TASK DIRECTIONS: Transcribe all of the material below word for word and leave out its pictures.

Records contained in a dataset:
■ ■ ■

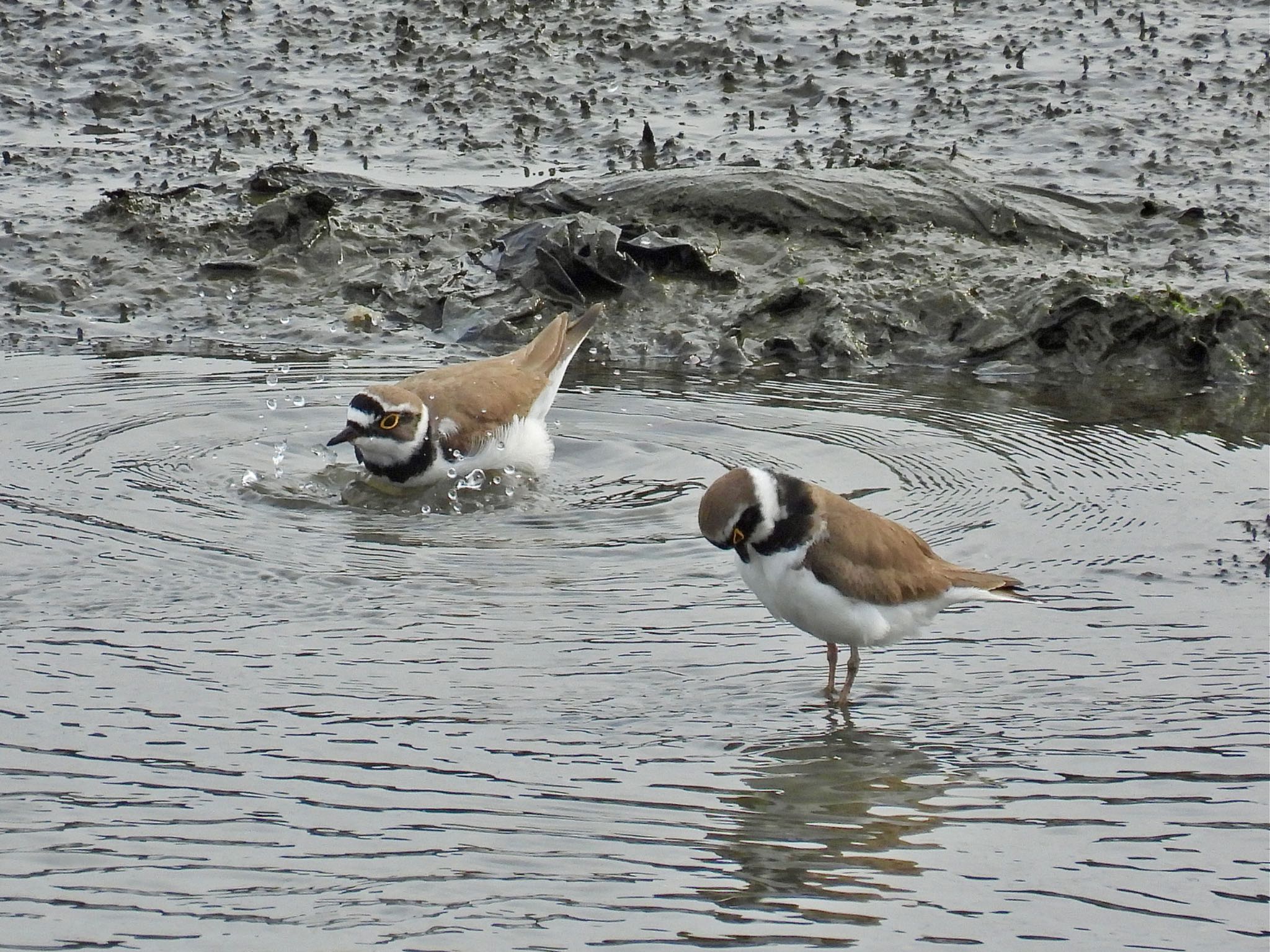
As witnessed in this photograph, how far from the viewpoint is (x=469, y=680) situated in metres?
6.34

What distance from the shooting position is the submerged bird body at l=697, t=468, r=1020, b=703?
6441mm

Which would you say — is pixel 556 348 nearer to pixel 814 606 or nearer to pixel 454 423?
pixel 454 423

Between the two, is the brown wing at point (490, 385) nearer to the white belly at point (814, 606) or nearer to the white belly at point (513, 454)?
the white belly at point (513, 454)

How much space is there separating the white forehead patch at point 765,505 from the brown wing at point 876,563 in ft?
0.63

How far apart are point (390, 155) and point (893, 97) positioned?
3.87m

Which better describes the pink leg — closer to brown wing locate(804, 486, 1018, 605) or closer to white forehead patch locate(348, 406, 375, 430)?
brown wing locate(804, 486, 1018, 605)

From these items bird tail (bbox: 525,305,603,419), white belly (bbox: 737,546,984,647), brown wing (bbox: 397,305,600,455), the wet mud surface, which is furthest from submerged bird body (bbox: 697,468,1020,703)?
the wet mud surface

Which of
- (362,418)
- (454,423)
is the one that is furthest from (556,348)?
(362,418)

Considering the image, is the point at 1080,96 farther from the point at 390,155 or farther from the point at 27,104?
the point at 27,104

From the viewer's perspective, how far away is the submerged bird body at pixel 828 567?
21.1 feet

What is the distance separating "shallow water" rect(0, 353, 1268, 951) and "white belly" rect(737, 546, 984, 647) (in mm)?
201

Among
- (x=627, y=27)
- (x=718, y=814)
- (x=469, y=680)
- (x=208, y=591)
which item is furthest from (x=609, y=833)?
(x=627, y=27)

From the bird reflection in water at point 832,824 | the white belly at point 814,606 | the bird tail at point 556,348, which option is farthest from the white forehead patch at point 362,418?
the bird reflection in water at point 832,824

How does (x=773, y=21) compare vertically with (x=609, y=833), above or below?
above
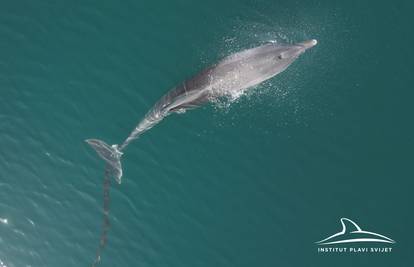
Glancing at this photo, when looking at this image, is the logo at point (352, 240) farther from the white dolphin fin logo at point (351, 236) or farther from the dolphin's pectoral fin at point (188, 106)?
the dolphin's pectoral fin at point (188, 106)

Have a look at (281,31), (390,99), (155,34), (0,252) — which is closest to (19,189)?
(0,252)

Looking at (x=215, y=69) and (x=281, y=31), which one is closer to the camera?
(x=215, y=69)

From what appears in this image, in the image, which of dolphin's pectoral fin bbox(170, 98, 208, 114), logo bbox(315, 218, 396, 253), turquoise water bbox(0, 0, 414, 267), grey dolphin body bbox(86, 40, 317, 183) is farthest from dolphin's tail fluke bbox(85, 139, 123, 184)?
logo bbox(315, 218, 396, 253)

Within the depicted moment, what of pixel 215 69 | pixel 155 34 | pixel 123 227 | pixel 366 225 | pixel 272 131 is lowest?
pixel 123 227

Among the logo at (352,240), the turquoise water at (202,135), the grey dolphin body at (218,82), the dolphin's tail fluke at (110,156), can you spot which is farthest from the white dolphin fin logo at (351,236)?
the dolphin's tail fluke at (110,156)

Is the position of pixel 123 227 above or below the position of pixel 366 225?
below

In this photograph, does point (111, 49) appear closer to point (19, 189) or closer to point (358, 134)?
point (19, 189)

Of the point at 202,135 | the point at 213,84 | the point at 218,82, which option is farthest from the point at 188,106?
the point at 218,82

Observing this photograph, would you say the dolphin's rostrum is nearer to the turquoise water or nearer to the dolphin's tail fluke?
the dolphin's tail fluke
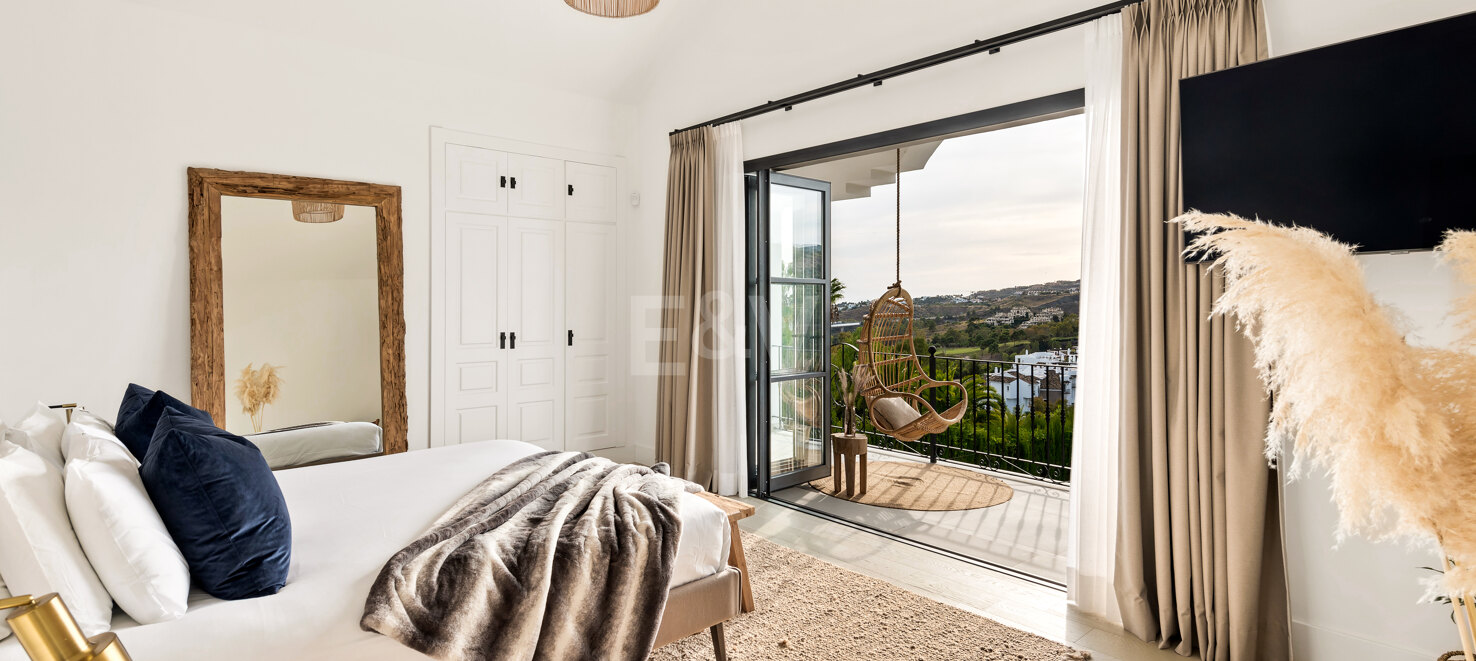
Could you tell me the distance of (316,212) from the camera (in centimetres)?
383

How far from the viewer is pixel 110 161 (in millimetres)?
3256

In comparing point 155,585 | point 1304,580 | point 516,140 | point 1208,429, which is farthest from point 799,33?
point 155,585

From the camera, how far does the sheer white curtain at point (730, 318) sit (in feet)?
13.8

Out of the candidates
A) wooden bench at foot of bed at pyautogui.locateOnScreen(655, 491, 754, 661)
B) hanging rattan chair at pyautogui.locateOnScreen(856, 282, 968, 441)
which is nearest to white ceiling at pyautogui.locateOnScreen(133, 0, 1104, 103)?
hanging rattan chair at pyautogui.locateOnScreen(856, 282, 968, 441)

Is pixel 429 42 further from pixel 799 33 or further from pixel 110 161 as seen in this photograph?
pixel 799 33

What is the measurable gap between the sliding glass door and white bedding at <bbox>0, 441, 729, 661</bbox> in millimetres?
1821

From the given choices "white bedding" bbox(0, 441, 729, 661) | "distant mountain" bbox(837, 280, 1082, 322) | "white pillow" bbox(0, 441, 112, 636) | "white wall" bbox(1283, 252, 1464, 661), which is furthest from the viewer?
"distant mountain" bbox(837, 280, 1082, 322)

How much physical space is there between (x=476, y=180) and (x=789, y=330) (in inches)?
86.1

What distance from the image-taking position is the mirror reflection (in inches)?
142

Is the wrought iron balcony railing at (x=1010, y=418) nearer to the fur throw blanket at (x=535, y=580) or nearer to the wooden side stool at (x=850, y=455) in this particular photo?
the wooden side stool at (x=850, y=455)

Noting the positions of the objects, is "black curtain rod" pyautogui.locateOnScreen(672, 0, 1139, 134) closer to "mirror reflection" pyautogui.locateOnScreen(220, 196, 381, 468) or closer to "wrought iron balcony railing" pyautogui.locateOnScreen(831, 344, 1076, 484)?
"wrought iron balcony railing" pyautogui.locateOnScreen(831, 344, 1076, 484)

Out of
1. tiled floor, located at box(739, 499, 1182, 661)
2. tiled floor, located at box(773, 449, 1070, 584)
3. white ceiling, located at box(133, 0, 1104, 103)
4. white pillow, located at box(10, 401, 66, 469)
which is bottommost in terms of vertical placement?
tiled floor, located at box(773, 449, 1070, 584)

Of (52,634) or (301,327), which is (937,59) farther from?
(301,327)

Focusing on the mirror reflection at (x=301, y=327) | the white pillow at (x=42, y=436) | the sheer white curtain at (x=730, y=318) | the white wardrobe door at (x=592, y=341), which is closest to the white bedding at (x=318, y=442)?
the mirror reflection at (x=301, y=327)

■ ■ ■

EXERCISE ANSWER:
As witnessed in this photograph, how far from the viewpoint is (x=469, y=680) situated in metres?
6.34

What distance from the shooting position is the submerged bird body at l=697, t=468, r=1020, b=703?
6441mm

Which would you say — is pixel 556 348 nearer to pixel 814 606 or nearer to pixel 454 423?
pixel 454 423

Between the two, is the brown wing at point (490, 385) nearer to the white belly at point (814, 606) or nearer to the white belly at point (513, 454)?
the white belly at point (513, 454)

How much space is there separating the white forehead patch at point 765,505 from the brown wing at point 876,563 in ft?
0.63

How far apart are point (390, 155) and point (893, 97) positioned?
3.87m

Which better describes the pink leg — closer to brown wing locate(804, 486, 1018, 605) or closer to white forehead patch locate(348, 406, 375, 430)?
brown wing locate(804, 486, 1018, 605)

From these items bird tail (bbox: 525,305,603,419), white belly (bbox: 737,546,984,647), brown wing (bbox: 397,305,600,455), the wet mud surface, which is furthest from submerged bird body (bbox: 697,468,1020,703)?
the wet mud surface

Which of
- (362,418)
- (454,423)
is the one that is furthest from (556,348)?
(362,418)

Considering the image, is the point at 1080,96 farther from the point at 390,155 or farther from the point at 27,104?
the point at 27,104

From the viewer's perspective, how far away is the submerged bird body at pixel 828 567?
21.1 feet

What is the distance separating "shallow water" rect(0, 353, 1268, 951) and "white belly" rect(737, 546, 984, 647) (in mm)?
201

Among
- (x=627, y=27)
- (x=718, y=814)
- (x=469, y=680)
- (x=208, y=591)
which item is furthest from (x=609, y=833)?
(x=627, y=27)

From the bird reflection in water at point 832,824 | the white belly at point 814,606 | the bird tail at point 556,348, which option is farthest from the white forehead patch at point 362,418?
the bird reflection in water at point 832,824

How does (x=773, y=21) compare vertically with (x=609, y=833), above or below?
above
Glancing at this photo, when looking at this image, is the logo at point (352, 240) farther from the white dolphin fin logo at point (351, 236) or farther from the dolphin's pectoral fin at point (188, 106)?
the dolphin's pectoral fin at point (188, 106)

Have a look at (281,31), (390,99), (155,34), (0,252) — which is closest to (19,189)?
(0,252)

Looking at (x=215, y=69) and (x=281, y=31), which one is closer to the camera?
(x=215, y=69)

From what appears in this image, in the image, which of dolphin's pectoral fin bbox(170, 98, 208, 114), logo bbox(315, 218, 396, 253), turquoise water bbox(0, 0, 414, 267), grey dolphin body bbox(86, 40, 317, 183) is farthest from dolphin's tail fluke bbox(85, 139, 123, 184)?
logo bbox(315, 218, 396, 253)

Within the depicted moment, what of pixel 215 69 | pixel 155 34 | pixel 123 227 | pixel 366 225 | pixel 272 131 is lowest?
pixel 123 227

Among the logo at (352,240), the turquoise water at (202,135), the grey dolphin body at (218,82), the dolphin's tail fluke at (110,156), can you spot which is farthest from the white dolphin fin logo at (351,236)?
the dolphin's tail fluke at (110,156)

Is the position of pixel 123 227 above or below the position of pixel 366 225?
below

In this photograph, does point (111, 49) appear closer to point (19, 189) or closer to point (358, 134)?
point (19, 189)

Of the point at 202,135 | the point at 213,84 | the point at 218,82, which option is farthest from the point at 188,106?
the point at 218,82

Observing this photograph, would you say the dolphin's rostrum is nearer to the turquoise water or nearer to the dolphin's tail fluke?
the dolphin's tail fluke
Could you tell me the distance of (316,212) from the camera (in centimetres)?
383

How far from the viewer is pixel 110 161 (in millimetres)?
3256

In comparing point 155,585 | point 1304,580 | point 516,140 | point 1208,429, which is farthest from point 799,33?
point 155,585

From the camera, how far does the sheer white curtain at point (730, 318) sit (in feet)?
13.8

Out of the candidates
A) wooden bench at foot of bed at pyautogui.locateOnScreen(655, 491, 754, 661)
B) hanging rattan chair at pyautogui.locateOnScreen(856, 282, 968, 441)
which is nearest to white ceiling at pyautogui.locateOnScreen(133, 0, 1104, 103)?
hanging rattan chair at pyautogui.locateOnScreen(856, 282, 968, 441)

Is pixel 429 42 further from pixel 799 33 or further from pixel 110 161 as seen in this photograph?
pixel 799 33

What is the measurable gap between the sliding glass door and white bedding at <bbox>0, 441, 729, 661</bbox> in millimetres?
1821

From the given choices "white bedding" bbox(0, 441, 729, 661) | "distant mountain" bbox(837, 280, 1082, 322) | "white pillow" bbox(0, 441, 112, 636) | "white wall" bbox(1283, 252, 1464, 661), which is furthest from the viewer?
"distant mountain" bbox(837, 280, 1082, 322)

How much physical space is there between (x=476, y=180) and (x=789, y=330) (in inches)?
86.1

What distance from the image-taking position is the mirror reflection (in inches)?
142

Is the wrought iron balcony railing at (x=1010, y=418) nearer to the fur throw blanket at (x=535, y=580) or nearer to the wooden side stool at (x=850, y=455) in this particular photo?
the wooden side stool at (x=850, y=455)

Noting the positions of the objects, is "black curtain rod" pyautogui.locateOnScreen(672, 0, 1139, 134) closer to "mirror reflection" pyautogui.locateOnScreen(220, 196, 381, 468) or closer to "wrought iron balcony railing" pyautogui.locateOnScreen(831, 344, 1076, 484)?
"wrought iron balcony railing" pyautogui.locateOnScreen(831, 344, 1076, 484)

Out of
1. tiled floor, located at box(739, 499, 1182, 661)
2. tiled floor, located at box(773, 449, 1070, 584)
3. white ceiling, located at box(133, 0, 1104, 103)
4. white pillow, located at box(10, 401, 66, 469)
which is bottommost in terms of vertical placement?
tiled floor, located at box(773, 449, 1070, 584)

Of (52,634) or (301,327), which is (937,59) farther from?
(301,327)

Focusing on the mirror reflection at (x=301, y=327) | the white pillow at (x=42, y=436) | the sheer white curtain at (x=730, y=318) | the white wardrobe door at (x=592, y=341), which is closest to the white bedding at (x=318, y=442)?
the mirror reflection at (x=301, y=327)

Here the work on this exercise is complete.